Extract to read section start
Claud Jeffery

Medals awarded

  • Queen’s South Africa Medal 1899-1902
    Clasp: South Africa 1901
    Clasp: Cape Colony
    Clasp: Orange Free State
    Clasp: Johannesberg
    Clasp: Diamond Hill
    Clasp: Belfast
  • 1914-15 Star
  • British War Medal
  • Victory Medal



Medals are shown left to right, as per the bullet point list above.

Claud Giffard Jeffery was born at Manningham, Bradford, on the 13th April 1880. He joined the Service Company of the Volunteer Battalion, Yorkshire Regiment in Masham as a Private in 1899. He went with the battalion to South Africa in February 1900 and served in the Boer War, joining the 1st Battalion at Bloemfontein in the advance to Pretoria. He joined operations in the Orange Free State in May 1900 and was involved in action at Brandfort, Vet and Zand Rivers, Kroonstadt and Johannesburg. He also saw action at Diamond Hill, in the Transvaal East of Pretoria in July to October 1900 as well as action in Belfast and in Cape Colony.

He returned home as a Lance Corporal in July 1901 and was promoted to Second Lieutenant in the Green Howards on 14 September 1901, nominated by Lord Kitchener. He became Captain and then Adjutant of the 2nd battalion, but in March 1912 he was seconded for two years’ service with the Egyptian Army.
Extract to read section end
Material supplied section start
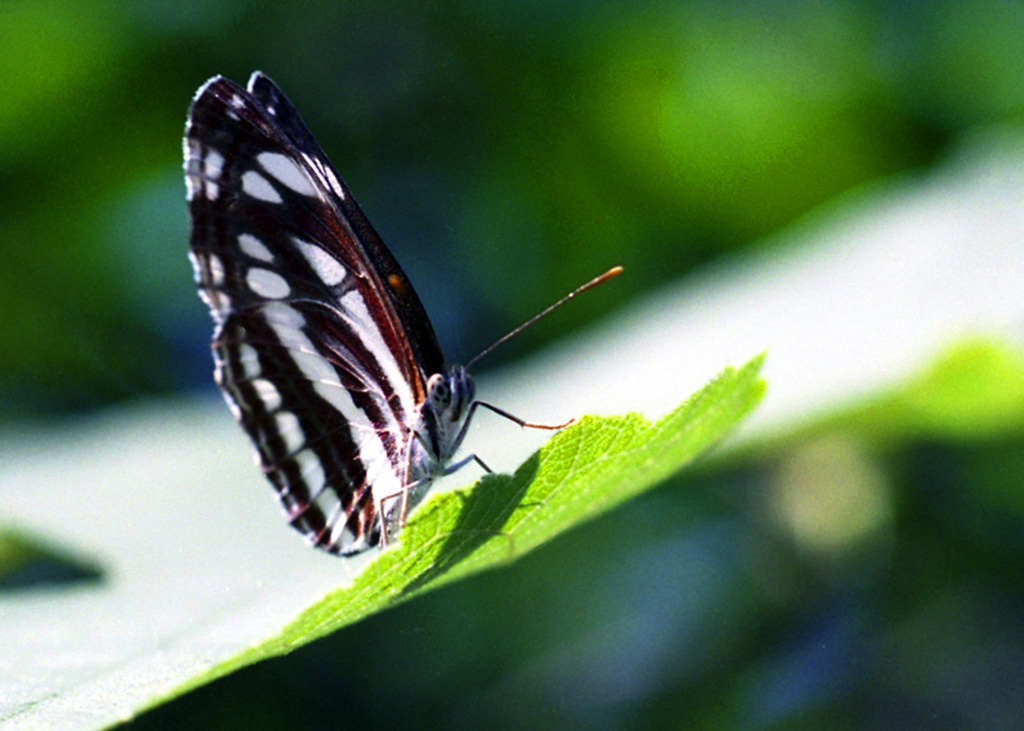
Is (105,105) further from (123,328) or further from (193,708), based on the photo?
(193,708)

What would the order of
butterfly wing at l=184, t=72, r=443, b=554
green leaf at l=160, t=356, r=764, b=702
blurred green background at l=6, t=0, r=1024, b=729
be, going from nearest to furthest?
green leaf at l=160, t=356, r=764, b=702, butterfly wing at l=184, t=72, r=443, b=554, blurred green background at l=6, t=0, r=1024, b=729

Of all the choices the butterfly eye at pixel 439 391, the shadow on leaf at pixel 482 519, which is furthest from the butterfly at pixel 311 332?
the shadow on leaf at pixel 482 519

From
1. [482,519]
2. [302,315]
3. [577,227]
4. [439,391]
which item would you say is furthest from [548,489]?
[577,227]

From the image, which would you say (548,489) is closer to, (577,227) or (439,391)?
(439,391)

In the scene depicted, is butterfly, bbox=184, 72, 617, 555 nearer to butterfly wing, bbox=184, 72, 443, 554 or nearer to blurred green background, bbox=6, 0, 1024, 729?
butterfly wing, bbox=184, 72, 443, 554

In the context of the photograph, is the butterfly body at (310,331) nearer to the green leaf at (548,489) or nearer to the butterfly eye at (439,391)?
the butterfly eye at (439,391)

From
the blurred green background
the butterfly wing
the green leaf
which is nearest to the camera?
the green leaf

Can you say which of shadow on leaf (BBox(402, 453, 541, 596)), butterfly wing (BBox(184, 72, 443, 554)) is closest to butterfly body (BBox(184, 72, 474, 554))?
butterfly wing (BBox(184, 72, 443, 554))
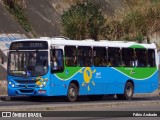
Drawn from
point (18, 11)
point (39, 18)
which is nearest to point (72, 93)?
point (18, 11)

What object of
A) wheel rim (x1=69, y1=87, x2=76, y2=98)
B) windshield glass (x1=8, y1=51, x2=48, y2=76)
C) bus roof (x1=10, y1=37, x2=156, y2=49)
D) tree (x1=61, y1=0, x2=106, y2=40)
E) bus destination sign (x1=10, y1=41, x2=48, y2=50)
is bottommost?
wheel rim (x1=69, y1=87, x2=76, y2=98)

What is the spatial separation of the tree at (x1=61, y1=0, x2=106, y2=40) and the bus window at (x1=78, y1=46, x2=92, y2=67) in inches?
512

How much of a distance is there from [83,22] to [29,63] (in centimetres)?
1597

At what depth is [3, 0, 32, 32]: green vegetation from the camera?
47.9 metres

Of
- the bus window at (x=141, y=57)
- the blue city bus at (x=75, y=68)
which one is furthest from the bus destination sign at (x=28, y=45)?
the bus window at (x=141, y=57)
Material supplied section end
[Task requirements]:
1. Quote the Claud Jeffery page, starting with "Medals are shown" and going on through "in Cape Colony.".
2. Which clasps on the Queen’s South Africa Medal does the Claud Jeffery page list?
3. According to the Claud Jeffery page, on what date was he promoted to Second Lieutenant in the Green Howards?
These items were taken from a different source than the Claud Jeffery page.

[Answers for the exercise]:
1.
Medals are shown left to right, as per the bullet point list above.

Claud Giffard Jeffery was born at Manningham, Bradford, on the 13th April 1880. He joined the Service Company of the Volunteer Battalion, Yorkshire Regiment in Masham as a Private in 1899. He went with the battalion to South Africa in February 1900 and served in the Boer War, joining the 1st Battalion at Bloemfontein in the advance to Pretoria. He joined operations in the Orange Free State in May 1900 and was involved in action at Brandfort, Vet and Zand Rivers, Kroonstadt and Johannesburg. He also saw action at Diamond Hill, in the Transvaal East of Pretoria in July to October 1900 as well as action in Belfast and in Cape Colony.

2. South Africa 1901, Cape Colony, Orange Free State, Johannesberg, Diamond Hill, and Belfast.

3. He was promoted on 14 September 1901.